### Action item
Only the lines below starting at the one that contains "common name: eurasian wild pig" and ending at the one that contains "scientific name: Giraffa camelopardalis" are to be reproduced, exactly and with both ends kept.

——————————

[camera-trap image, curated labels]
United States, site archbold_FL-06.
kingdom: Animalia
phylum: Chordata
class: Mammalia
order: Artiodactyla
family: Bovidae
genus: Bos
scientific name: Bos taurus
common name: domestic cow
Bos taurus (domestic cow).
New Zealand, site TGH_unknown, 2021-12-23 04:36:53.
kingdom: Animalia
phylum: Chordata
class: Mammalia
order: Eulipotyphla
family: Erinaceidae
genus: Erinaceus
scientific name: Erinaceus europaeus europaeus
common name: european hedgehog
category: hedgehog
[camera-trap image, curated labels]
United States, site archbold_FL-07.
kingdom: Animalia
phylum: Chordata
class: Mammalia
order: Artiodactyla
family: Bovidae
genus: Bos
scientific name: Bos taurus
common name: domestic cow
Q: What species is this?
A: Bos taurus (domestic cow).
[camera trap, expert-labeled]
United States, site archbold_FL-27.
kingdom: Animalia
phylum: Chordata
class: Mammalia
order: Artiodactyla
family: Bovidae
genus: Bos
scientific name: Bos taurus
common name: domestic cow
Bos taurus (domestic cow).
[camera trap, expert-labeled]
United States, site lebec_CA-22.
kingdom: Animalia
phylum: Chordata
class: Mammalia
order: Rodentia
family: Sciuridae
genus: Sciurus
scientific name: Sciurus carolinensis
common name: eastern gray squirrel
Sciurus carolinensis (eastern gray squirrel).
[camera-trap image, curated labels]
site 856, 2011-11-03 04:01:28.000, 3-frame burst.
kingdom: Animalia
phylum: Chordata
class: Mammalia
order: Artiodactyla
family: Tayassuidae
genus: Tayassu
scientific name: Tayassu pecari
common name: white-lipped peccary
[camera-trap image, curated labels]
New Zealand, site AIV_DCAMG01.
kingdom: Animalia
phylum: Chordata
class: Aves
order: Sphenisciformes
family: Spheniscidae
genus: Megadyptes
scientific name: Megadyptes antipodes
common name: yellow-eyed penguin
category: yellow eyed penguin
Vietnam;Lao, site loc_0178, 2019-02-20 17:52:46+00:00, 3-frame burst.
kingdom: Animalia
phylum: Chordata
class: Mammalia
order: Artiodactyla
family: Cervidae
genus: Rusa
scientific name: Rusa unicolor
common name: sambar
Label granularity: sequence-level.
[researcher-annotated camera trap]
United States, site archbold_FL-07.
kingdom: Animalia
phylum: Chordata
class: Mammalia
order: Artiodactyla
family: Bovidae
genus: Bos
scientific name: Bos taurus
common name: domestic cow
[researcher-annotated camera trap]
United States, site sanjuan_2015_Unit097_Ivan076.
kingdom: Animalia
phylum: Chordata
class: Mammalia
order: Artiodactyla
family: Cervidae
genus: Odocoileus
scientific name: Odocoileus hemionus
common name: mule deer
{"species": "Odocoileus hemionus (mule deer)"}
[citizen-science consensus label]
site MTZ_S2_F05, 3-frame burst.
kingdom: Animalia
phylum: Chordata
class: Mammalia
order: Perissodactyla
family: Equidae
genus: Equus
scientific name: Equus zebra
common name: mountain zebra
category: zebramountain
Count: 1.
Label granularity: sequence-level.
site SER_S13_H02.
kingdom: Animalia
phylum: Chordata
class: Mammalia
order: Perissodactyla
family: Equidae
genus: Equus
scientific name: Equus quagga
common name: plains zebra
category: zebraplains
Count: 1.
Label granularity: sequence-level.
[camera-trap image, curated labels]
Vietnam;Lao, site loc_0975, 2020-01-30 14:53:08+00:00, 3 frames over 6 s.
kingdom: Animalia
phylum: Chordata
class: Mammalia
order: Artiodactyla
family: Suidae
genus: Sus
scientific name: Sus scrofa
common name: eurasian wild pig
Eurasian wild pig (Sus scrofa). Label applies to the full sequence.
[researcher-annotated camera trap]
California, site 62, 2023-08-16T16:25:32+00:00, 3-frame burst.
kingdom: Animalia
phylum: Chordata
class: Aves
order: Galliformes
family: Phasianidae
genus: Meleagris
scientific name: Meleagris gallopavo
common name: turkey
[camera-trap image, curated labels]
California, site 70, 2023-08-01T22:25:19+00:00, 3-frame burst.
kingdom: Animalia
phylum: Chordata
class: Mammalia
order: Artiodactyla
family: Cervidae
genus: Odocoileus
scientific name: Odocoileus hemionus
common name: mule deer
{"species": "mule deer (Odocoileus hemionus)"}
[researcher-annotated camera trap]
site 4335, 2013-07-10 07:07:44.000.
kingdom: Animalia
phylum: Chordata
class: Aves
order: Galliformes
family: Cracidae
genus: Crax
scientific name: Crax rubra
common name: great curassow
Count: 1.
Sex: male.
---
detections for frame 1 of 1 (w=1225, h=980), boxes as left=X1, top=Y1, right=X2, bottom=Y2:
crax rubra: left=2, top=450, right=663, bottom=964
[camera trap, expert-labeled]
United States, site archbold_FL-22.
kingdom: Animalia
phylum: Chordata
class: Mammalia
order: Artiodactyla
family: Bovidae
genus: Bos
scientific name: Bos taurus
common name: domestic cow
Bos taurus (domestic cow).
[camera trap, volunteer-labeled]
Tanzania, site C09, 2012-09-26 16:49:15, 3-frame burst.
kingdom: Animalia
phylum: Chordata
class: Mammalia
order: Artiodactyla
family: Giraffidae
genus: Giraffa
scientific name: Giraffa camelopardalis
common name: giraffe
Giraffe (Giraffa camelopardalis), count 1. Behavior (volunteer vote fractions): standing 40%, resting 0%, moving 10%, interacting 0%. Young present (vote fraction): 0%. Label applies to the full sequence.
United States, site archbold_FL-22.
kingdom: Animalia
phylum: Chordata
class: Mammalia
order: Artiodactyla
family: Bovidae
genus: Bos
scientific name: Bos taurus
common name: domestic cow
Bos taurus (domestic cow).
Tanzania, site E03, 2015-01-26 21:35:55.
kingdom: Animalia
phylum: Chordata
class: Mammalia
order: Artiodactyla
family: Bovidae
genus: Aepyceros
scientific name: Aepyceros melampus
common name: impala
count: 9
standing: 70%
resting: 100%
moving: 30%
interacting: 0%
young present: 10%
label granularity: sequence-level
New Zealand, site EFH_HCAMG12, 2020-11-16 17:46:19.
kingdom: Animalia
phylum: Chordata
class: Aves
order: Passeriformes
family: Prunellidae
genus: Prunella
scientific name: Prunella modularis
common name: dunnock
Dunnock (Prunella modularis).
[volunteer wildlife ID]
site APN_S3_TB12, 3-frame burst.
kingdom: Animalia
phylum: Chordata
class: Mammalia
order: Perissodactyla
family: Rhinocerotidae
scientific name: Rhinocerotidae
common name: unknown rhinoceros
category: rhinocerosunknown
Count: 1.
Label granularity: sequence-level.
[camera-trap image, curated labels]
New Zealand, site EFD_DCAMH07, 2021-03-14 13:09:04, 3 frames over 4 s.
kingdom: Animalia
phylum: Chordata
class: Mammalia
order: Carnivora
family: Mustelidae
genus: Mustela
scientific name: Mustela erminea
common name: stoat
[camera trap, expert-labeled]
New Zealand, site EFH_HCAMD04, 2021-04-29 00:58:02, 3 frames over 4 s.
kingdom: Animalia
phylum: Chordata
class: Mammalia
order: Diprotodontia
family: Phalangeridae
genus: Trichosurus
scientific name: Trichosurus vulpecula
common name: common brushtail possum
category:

——————————

### Written response
common name: eurasian wild pig
Eurasian wild pig (Sus scrofa). Label applies to the full sequence.
[researcher-annotated camera trap]
California, site 62, 2023-08-16T16:25:32+00:00, 3-frame burst.
kingdom: Animalia
phylum: Chordata
class: Aves
order: Galliformes
family: Phasianidae
genus: Meleagris
scientific name: Meleagris gallopavo
common name: turkey
[camera-trap image, curated labels]
California, site 70, 2023-08-01T22:25:19+00:00, 3-frame burst.
kingdom: Animalia
phylum: Chordata
class: Mammalia
order: Artiodactyla
family: Cervidae
genus: Odocoileus
scientific name: Odocoileus hemionus
common name: mule deer
{"species": "mule deer (Odocoileus hemionus)"}
[researcher-annotated camera trap]
site 4335, 2013-07-10 07:07:44.000.
kingdom: Animalia
phylum: Chordata
class: Aves
order: Galliformes
family: Cracidae
genus: Crax
scientific name: Crax rubra
common name: great curassow
Count: 1.
Sex: male.
---
detections for frame 1 of 1 (w=1225, h=980), boxes as left=X1, top=Y1, right=X2, bottom=Y2:
crax rubra: left=2, top=450, right=663, bottom=964
[camera trap, expert-labeled]
United States, site archbold_FL-22.
kingdom: Animalia
phylum: Chordata
class: Mammalia
order: Artiodactyla
family: Bovidae
genus: Bos
scientific name: Bos taurus
common name: domestic cow
Bos taurus (domestic cow).
[camera trap, volunteer-labeled]
Tanzania, site C09, 2012-09-26 16:49:15, 3-frame burst.
kingdom: Animalia
phylum: Chordata
class: Mammalia
order: Artiodactyla
family: Giraffidae
genus: Giraffa
scientific name: Giraffa camelopardalis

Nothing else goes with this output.